### THE REQUEST
Can you revise the records below, from the line containing "What is the distance from the recording" through the end of the records, and return only those lines with "closest" changed to "nearest" and everything else left as is?

### INPUT FOR THIS TASK
##########

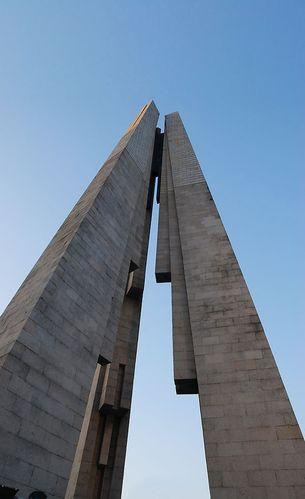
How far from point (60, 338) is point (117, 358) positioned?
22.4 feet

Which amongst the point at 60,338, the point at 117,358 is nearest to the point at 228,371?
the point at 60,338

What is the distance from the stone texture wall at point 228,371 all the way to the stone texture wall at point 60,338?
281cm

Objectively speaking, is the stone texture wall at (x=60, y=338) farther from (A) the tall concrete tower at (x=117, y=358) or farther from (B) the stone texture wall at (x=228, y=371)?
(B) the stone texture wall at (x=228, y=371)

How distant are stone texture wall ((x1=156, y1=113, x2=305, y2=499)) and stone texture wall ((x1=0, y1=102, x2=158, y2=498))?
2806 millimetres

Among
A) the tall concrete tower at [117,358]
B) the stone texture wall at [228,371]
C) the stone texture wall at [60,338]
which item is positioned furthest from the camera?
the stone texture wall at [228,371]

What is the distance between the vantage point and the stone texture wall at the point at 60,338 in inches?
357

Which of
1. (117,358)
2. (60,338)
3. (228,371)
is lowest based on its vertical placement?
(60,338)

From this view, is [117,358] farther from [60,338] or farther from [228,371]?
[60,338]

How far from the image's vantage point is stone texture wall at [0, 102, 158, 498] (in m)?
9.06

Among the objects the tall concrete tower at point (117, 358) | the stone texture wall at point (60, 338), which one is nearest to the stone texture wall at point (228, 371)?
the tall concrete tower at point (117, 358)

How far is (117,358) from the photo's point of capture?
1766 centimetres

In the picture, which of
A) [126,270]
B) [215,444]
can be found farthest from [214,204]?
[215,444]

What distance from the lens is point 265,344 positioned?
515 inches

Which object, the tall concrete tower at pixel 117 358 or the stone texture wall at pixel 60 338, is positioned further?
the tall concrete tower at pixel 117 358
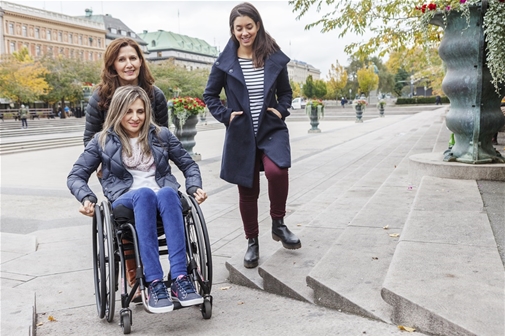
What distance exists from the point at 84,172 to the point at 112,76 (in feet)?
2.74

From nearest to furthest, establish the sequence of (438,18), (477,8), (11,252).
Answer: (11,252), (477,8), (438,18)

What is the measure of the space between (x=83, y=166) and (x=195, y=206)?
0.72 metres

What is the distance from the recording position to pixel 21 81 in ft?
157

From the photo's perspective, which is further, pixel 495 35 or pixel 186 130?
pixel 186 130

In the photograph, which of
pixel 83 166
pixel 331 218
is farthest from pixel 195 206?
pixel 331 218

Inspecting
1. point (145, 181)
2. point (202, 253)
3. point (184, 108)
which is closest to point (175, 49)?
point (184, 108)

##########

### RESPONSE
What is the distance from the recording position to pixel 21 81 in ft?
157

From the photo's perspective, which is further, pixel 495 35 or pixel 186 130?
pixel 186 130

In the photograph, which of
pixel 83 166
pixel 331 218
is farthest from pixel 195 206?
pixel 331 218

Inspecting
1. point (145, 181)
2. point (202, 253)
3. point (184, 108)
which is nearest to point (175, 49)?
point (184, 108)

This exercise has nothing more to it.